Dimensions: plate: 21.6 × 28.7 cm (8 1/2 × 11 5/16 in.) sheet: 30.6 × 46.4 cm (12 1/16 × 18 1/4 in.)

Copyright: National Gallery of Art: CC0 1.0

Curator: This is Francesco Londonio’s “Boy on a Donkey Watching over a Group of Animals,” an etching from 1763. Editor: It’s surprisingly gentle. All these sheep, the languid cow… they seem content under the gaze of this nonchalant kid on his donkey. There is no feeling of being surveilled, of someone doing hard labor. Curator: Precisely! The picturesque pastoral scene was popular in academic art, recalling the perceived simpler life. The animals form a community. Notice how the soft shading suggests the warmth of the day.

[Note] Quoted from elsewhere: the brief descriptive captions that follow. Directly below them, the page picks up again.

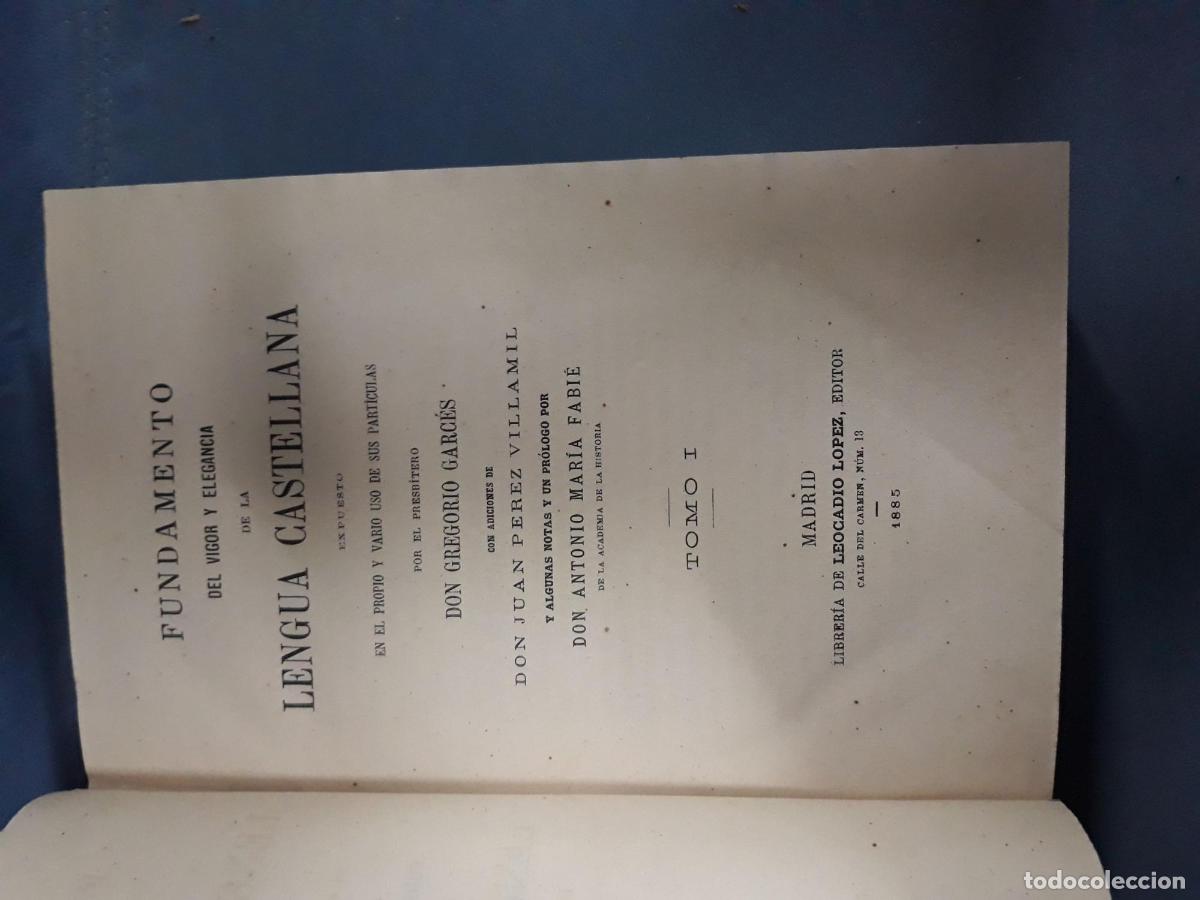 B&uuml;cher: Garc&eacute;s, Gregorio - FUNDAMENTO DEL VIGOR Y ELEGANCIA DE LA LENGUA CASTELLANA EXPUESTO EN ELPROPIO Y V
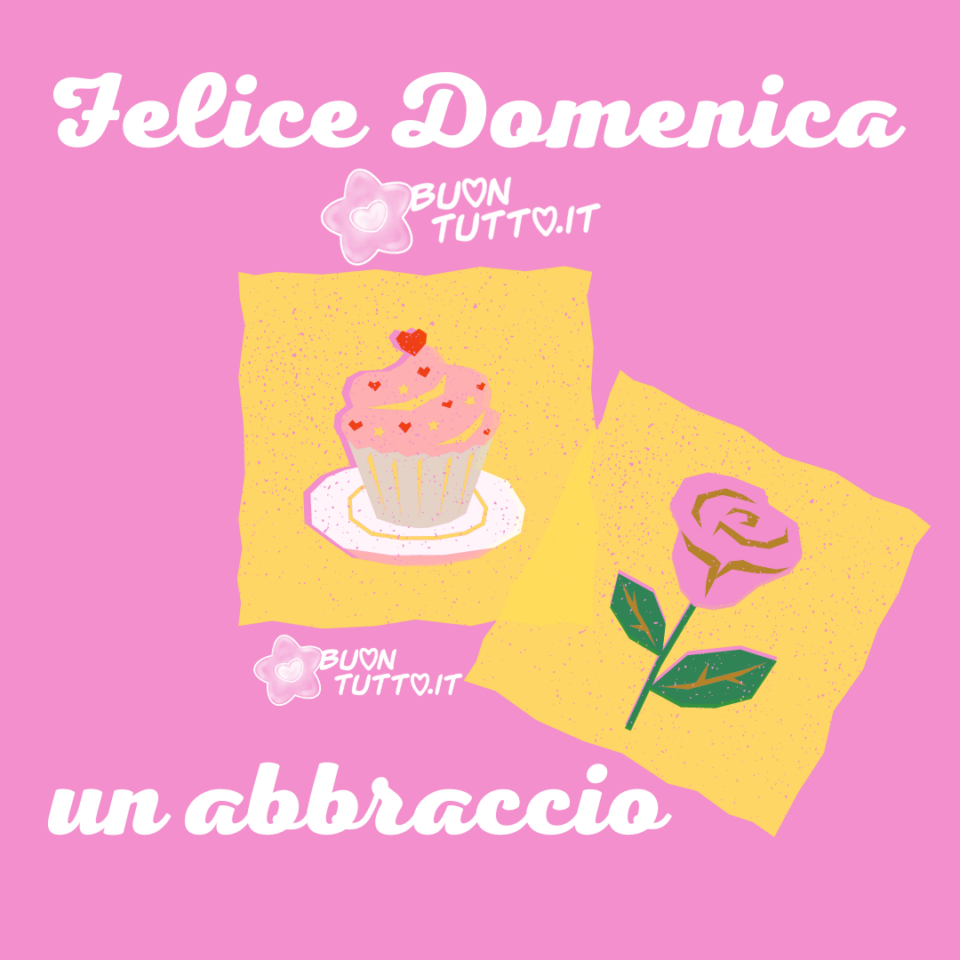 un disegno di due quadretti con sopra un cupcake decorato con cuoricini e una bellissima rosa di colore rosa e bronzo con stelo e foglie verdi per inviare un abbraccio e una felice domenica da scaricare gratis e condividere con amici parenti gruppi tramite WhatsApp Facebook Twitter Pinterest Telegram Instagram autore buontutto.it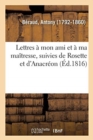 Image for Lettres ? Mon Ami Et ? Ma Ma?tresse, Suivies de Rosette Et d&#39;Anacr?on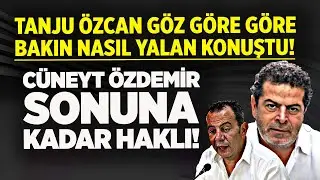 CÜNEYT ÖZDEMİR SONUNA KADAR HAKLI! TANJU ÖZCAN GÖZ GÖRE GÖRE BAKIN NASIL YALAN KONUŞTU REZALET ÖTESİ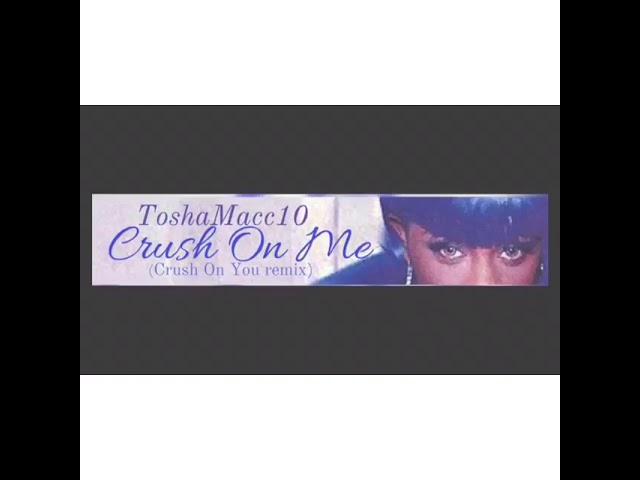 Tosha Macc10 - Crush On Me 2019 (MaccMix)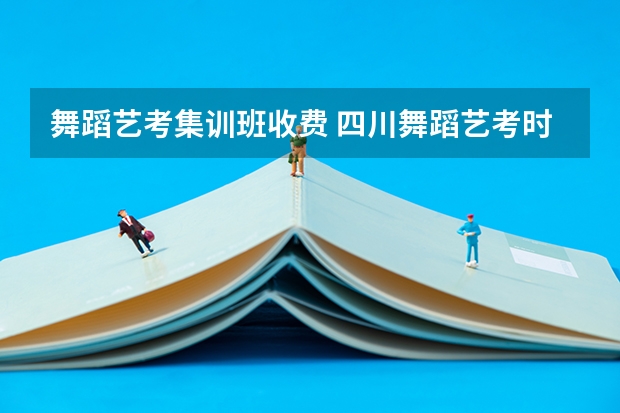舞蹈艺考集训班收费 四川舞蹈艺考时间2024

Londonio captured this rural idyll as if frozen in time. Yet… Editor: …there is perhaps an underlying issue of class and control. The boy on the donkey, elevated and separated, oversees this collection of beings. He, regardless of his own humble position in the broader social strata, exercises control here. Curator: Yes, though Londonio certainly wasn't aiming for radical commentary. It's subtle. The boy's almost merging into the donkey as if he becomes another animal; or an elevated beast of burden! We, however, tend to look back and, after scrutinizing such genre scenes, question this alleged tranquility. I'm curious… do you find something lost in such retrospective analyses? Editor: Well, there’s an inherent risk of anachronism, certainly, but dismissing socio-economic readings feels… tone deaf. Especially when depictions of peasants and working-class people were often romanticized to veil exploitation. This piece reminds me how so many of these genre paintings sanitize the harsher realities of pre-industrial life. The beauty masks underlying hierarchies. Curator: Perhaps! Or it might suggest something as basic as shared warmth. As if we become like each other when the sun beats down like this. You've nudged me towards an ambivalence that deepens my curiosity towards this era in general. Editor: Indeed! The simplicity feels so complex the more we analyze the landscape.